Configure Cloud Access

Import your dataset from Cloud storage.

📘

Cloud Imports Only

This page covers importing dataset files from cloud storage providers. If you want to upload dataset files from your local computer, skip this and go to Register Dataset page.

To register your cloud-stored datasets, MarkovML requires access to them. Simply create access credentials with your cloud service provider and add them to your MarkovML workspace, where they will be stored securely. Follow the steps below to add your credentials.

Register Cloud Access Credentials

🚧

Only AWS support

Currently, MarkovML only supports importing datasets from AWS S3. Support for other cloud storage providers is on our roadmap.

With MarkovML, you can analyze your datasets stored in AWS S3. Simply provide the S3 location for your dataset or each segment if your dataset is segmented.

You can register your S3 bucket credentials, such as, S3 ACCESS_KEY and ACCESS_SECRET with MarkovML once and reuse the credentials to access other datasets in the future.

Register Access Credentials Using SDK

📘

Note

If you have already registered your AWS S3 credentials via MarkovML UI then there's no need to register them again using the Markov SDK.

Create and store S3 credentials usingS3Credentials() method with the below details and then register them to MarkovML CredentialManager using the register_s3_cred() method. Finally, check if the credential_id was successfully registered with MarkovML.

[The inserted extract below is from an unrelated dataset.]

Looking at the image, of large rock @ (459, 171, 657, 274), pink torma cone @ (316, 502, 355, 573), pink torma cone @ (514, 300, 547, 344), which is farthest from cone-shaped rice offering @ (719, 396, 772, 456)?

Provide the following details when using S3Credentials() method:

  1. name: Name of the dataset for which you are adding these credentials.
  2. details: Notes for future reference. This could include details about the dataset or any specific considerations related to the credentials.
  3. access_key: Input your S3 access key. This key is required to access your S3 storage and retrieve the dataset.
  4. access_secret: Input your S3 access secret. Similar to the access key, this secret is also needed for authentication when accessing your S3 storage.

The code example below illustrates registering an S3 credential with MarkovML using the Python SDK.

Sample Code

from markov.api.credentials.credential import S3Credentials, CredentialManager

#Create S3  credentials 
s3_cred = S3Credentials(name='hatespeech',
                        details='Access credentials for the HateSpeech dataset',
                        access_key='<YOUR_S3_ACCESS_KEY>',
                        access_secret='<YOUR_S3_ACCESS_SECRET>')

cred_response = CredentialManager().register_s3_cred(s3_cred)

# check if the credential_id was successfully registered with MarkovML and handle it
if cred_response.is_ok():
   credential_id = cred_response.credential_id
else:
    raise f'Unable to register credentials. Error {cred_response.message}'

🔒

Security Note

For security reasons, direct retrieval of original cloud credentials through the SDK isn't permitted. Instead, utilize the credential_id returned for authentication.

Retrieve existing Credentials

You can retrieve any existing credential by name from the CredentialManager using CredentialManager.find_with_name() method as shown below:

Sample Code

from markov.api.credentials.credential import CredentialManager

cred_response = CredentialManager.find_with_name('hatespeech') # HateSpeech dataset

Register Access Credentials Using Web UI

To upload and register your dataset through MarkovML Web UI, follow these steps:

  1. Access Dataset Page: Go to the left sidebar and click on Dataset. Then, click the Add new dataset button at the top right corner of the Dataset page.
  2. Choose Cloud Upload: If you are uploading from cloud storage, select the third option labeled My dataset is stored in cloud.
  3. Add Access Credentials: By default, Cloud Storage should already be selected. Click on Add new in the dropdown menu under Access Credentials. This will prompt you to add new AWS S3 bucket credentials.
  4. Enter Access Information: Specify the cloud storage type and provide the necessary access details. Give the credential a unique name and optionally add a brief description. Click Save when finished.

You can add new credentials using the steps above or use the existing ones to register your dataset.